Less than a fortnight on from Europe's sparkling Solheim Cup success in Denver, the decorated North Berwick player has returned, via the Women's Canadian Open, to her own backyard of East Lothian for the Aberdeen Asset Management Ladies Scottish Open at Archerfield Links.
"In Denver, we were about 5000 feet above sea level and probably hitting it two clubs further, and in Edmonton last week it was about 2500 feet, so we're gradually getting back to sea level," said Matthew, as she continued to shake off lingering jet-lag ahead of her bid to recapture the Scottish title she won by 10 shots two years ago.
Amid those escapades on the other side of the Atlantic, Matthew celebrated her 44th birthday on Sunday. She ended up in a deep sleep after it but that slumber had nothing to do with a boisterous knees-up. "I had a celebratory sleeping pill to knock me out on the flight home," she added with a smile.
There had been plenty of cause for glass-clinking and merriment a few days earlier, of course. Europe's rampant 18-10 victory over the United States in the Solheim Cup, their first on American soil, was a real eye-opener and gave Matthew another memorable moment in a career packed full of them.
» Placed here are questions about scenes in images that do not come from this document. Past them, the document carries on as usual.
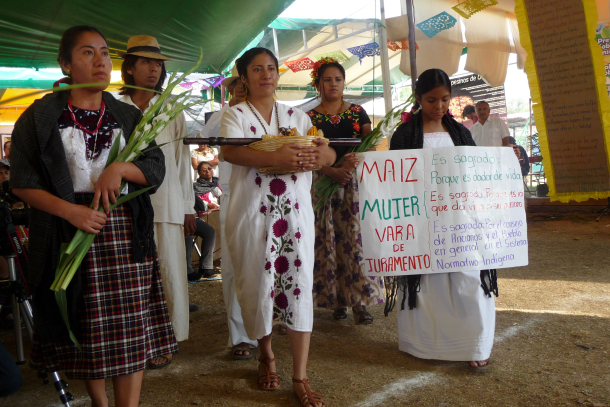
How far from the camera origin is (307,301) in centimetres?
262

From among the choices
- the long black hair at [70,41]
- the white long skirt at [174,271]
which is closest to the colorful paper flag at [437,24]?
the white long skirt at [174,271]

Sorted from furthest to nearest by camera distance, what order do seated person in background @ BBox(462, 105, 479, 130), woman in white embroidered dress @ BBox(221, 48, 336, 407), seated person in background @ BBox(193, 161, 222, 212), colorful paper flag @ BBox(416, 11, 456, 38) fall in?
seated person in background @ BBox(462, 105, 479, 130) < colorful paper flag @ BBox(416, 11, 456, 38) < seated person in background @ BBox(193, 161, 222, 212) < woman in white embroidered dress @ BBox(221, 48, 336, 407)

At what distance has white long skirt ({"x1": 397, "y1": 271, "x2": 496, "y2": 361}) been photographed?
2900 mm

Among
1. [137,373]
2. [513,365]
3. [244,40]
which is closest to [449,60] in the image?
[244,40]

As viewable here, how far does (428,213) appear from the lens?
2.91 m

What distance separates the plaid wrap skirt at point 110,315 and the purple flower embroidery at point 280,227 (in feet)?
2.47

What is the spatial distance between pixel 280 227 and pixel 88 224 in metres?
1.03

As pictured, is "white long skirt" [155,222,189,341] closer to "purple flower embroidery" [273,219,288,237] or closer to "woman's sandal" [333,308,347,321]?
"purple flower embroidery" [273,219,288,237]

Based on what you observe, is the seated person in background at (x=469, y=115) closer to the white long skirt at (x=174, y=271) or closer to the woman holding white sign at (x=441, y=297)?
the woman holding white sign at (x=441, y=297)

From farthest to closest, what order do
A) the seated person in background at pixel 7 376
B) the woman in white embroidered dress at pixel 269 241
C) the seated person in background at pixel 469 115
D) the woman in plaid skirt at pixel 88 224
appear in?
the seated person in background at pixel 469 115
the woman in white embroidered dress at pixel 269 241
the seated person in background at pixel 7 376
the woman in plaid skirt at pixel 88 224

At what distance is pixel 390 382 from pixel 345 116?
77.5 inches

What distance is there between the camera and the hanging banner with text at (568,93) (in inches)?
165

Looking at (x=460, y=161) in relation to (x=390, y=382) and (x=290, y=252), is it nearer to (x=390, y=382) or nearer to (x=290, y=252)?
(x=290, y=252)

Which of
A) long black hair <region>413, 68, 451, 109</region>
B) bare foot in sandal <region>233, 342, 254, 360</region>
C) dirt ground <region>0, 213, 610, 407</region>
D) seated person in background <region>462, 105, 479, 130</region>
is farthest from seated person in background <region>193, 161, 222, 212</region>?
seated person in background <region>462, 105, 479, 130</region>
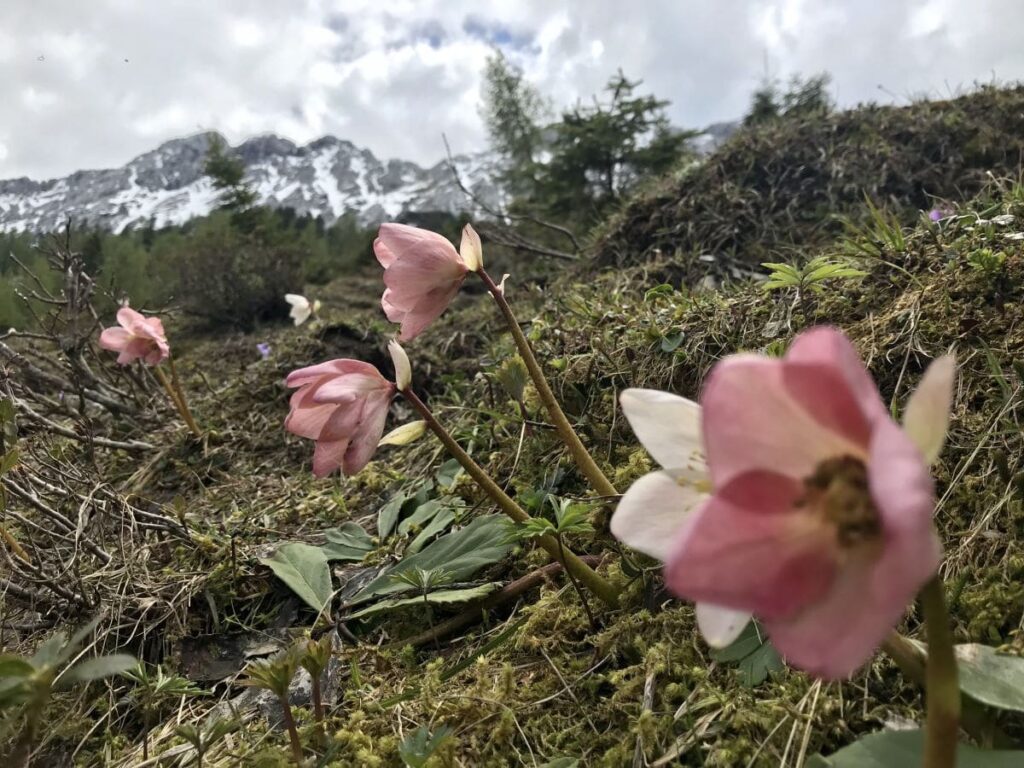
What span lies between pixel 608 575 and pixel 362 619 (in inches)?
24.0

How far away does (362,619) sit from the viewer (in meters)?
1.56

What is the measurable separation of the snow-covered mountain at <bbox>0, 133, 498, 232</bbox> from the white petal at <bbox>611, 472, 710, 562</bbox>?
118m

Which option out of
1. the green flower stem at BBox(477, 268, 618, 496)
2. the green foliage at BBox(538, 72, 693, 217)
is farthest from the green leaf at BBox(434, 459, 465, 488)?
the green foliage at BBox(538, 72, 693, 217)

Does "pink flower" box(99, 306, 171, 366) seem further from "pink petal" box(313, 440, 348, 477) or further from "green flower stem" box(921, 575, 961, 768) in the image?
"green flower stem" box(921, 575, 961, 768)

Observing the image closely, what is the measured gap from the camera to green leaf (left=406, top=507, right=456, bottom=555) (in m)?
1.68

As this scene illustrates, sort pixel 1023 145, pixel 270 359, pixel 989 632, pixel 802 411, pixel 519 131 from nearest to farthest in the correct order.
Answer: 1. pixel 802 411
2. pixel 989 632
3. pixel 270 359
4. pixel 1023 145
5. pixel 519 131

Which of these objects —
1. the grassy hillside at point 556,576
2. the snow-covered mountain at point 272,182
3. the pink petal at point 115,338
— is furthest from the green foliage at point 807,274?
the snow-covered mountain at point 272,182

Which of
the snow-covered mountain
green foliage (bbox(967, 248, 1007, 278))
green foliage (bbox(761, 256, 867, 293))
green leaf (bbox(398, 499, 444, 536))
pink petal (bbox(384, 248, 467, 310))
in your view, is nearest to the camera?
pink petal (bbox(384, 248, 467, 310))

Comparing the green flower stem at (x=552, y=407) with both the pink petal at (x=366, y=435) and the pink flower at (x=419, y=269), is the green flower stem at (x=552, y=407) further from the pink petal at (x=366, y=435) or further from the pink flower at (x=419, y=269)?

The former women's British Open champion's half-point against Gerina Piller in the singles confirmed outright victory for Liselotte Neumann's team of rampaging rookies, who were led to a historic triumph by the fearless 17-year-old Charley Hull.
"I think the big difference was that our rookies outplayed their rookies," reflected Matthew, the veteran of seven Solheim Cup campaigns who was the calm, wise, experienced hand amid the fist-pumping of youthful exuberance. "I don't think it was a case of having to build their confidence. It was more a case of trying to let them know what it's going to sound like on the first tee. Until you've been there you don't really know what it's like; it is like nothing else. I still get nervous, more so in a team event because there are 11 other players that you can let down. There's an added pressure.
"The more times you've been there it makes that first-tee experience easier. Sometimes it is the unexpected that makes you more nervous but Charley seemed to love it, as did all the other rookies."
Matthew is the only Solheim Cup team member competing in the pro-am contest this week. With a $1.3m purse on offer at the LPGA Tour's Safeway Classic in Oregon, a prize pot of €220,000 here on the Ladies European Tour was never going to be a big enough carrot on a stick. Building on that Solheim success, and generating more sponsorship and prize money on this side of the pond, is the major task facing the European circuit's high command.
"Bigger prize funds are going to attract better fields," added Matthew. "To be honest, I don't think there was any likelihood of any of the other Solheim Cup players coming here. It is a big event in Portland and, unfortunately, a lot of the time it comes down to the size of the purse."
Matthew will be striving to regain the Scottish crown she surrendered to Carly Booth last year. The 21-year-old went on to win a second tour title a month later in Switzerland but has struggled to recapture that form this season and has missed the cut in 11 of her 13 events this term.
In this mind-mangling sport, Booth has enlisted the services of sports psychologist, Andy Duncan, to fine tune her mental approach and help her "get rid of all that doubt in my mind". What her supportive father Wally, the former Commonwealth Games wrestler, will make of all this modern-day psychological stuff is anyone's guess. His homespun philosophies are borne out of good, honest hard work but Booth occasionally turns a deaf ear to her dad's down to earth declarations.
"I stopped listening to him years ago," she joked. "He lives in the 70s. He's always asking about fitness and why you would pay a trainer. He says to get in the gym with his wrestling friends and I say 'I'm not a wrestler'. Maybe his friends would flatten me but it wouldn't help my golf."